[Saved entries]
┄┄┄┄┄┄┄┄┄┄┄┄┄┄┄┄┄┄┄┄

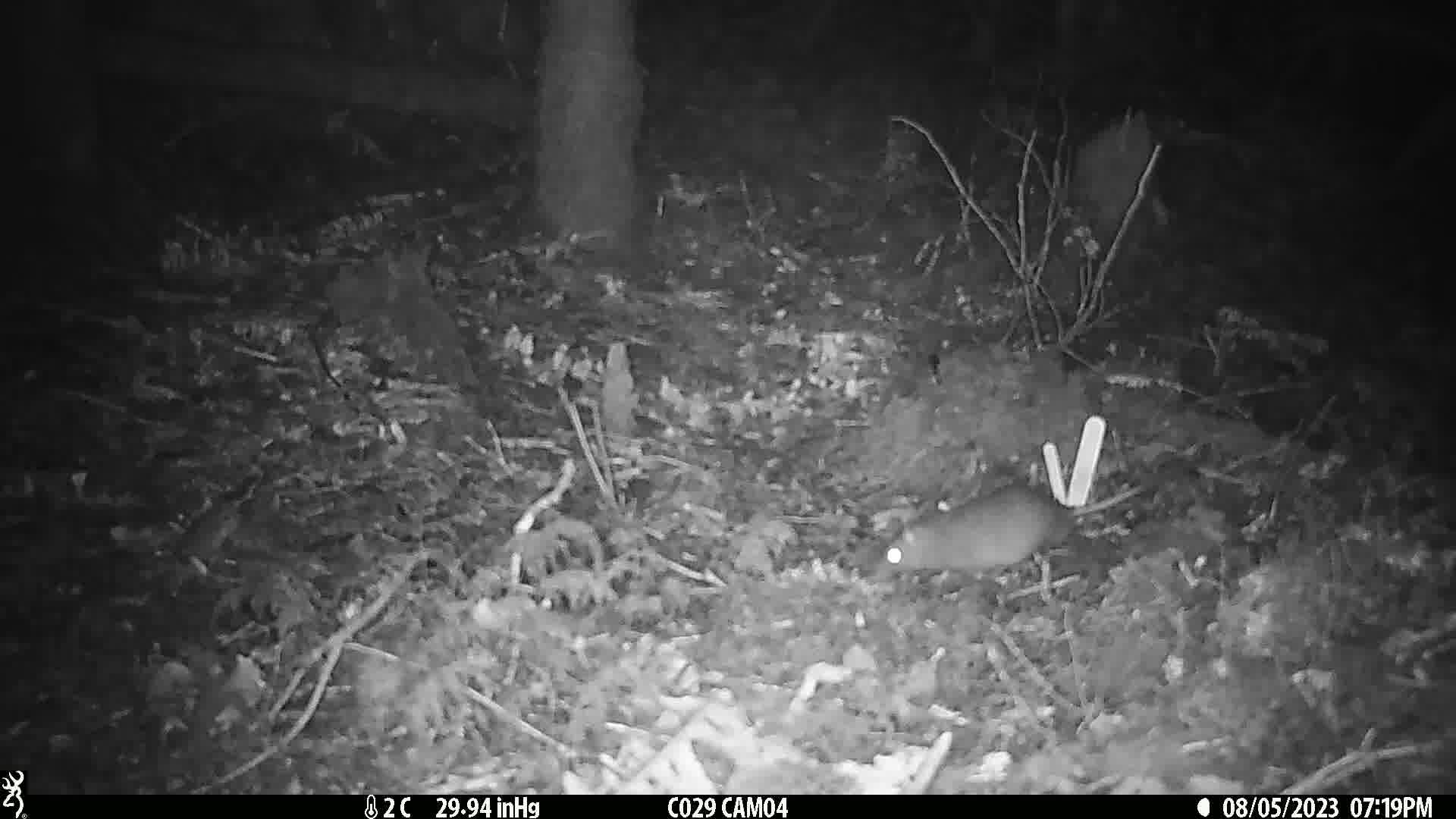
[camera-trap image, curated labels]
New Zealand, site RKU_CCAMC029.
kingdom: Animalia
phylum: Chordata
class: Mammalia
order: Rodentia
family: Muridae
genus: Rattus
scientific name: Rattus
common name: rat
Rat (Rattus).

┄┄┄┄┄┄┄┄┄┄┄┄┄┄┄┄┄┄┄┄

▸ What this task involves
The line containing "New Zealand, site RKU_CCAMC029." and all lines after it, to the end of the records, are to be output exactly and alone.

▸ Finished task
New Zealand, site RKU_CCAMC029.
kingdom: Animalia
phylum: Chordata
class: Mammalia
order: Rodentia
family: Muridae
genus: Rattus
scientific name: Rattus
common name: rat
Rat (Rattus).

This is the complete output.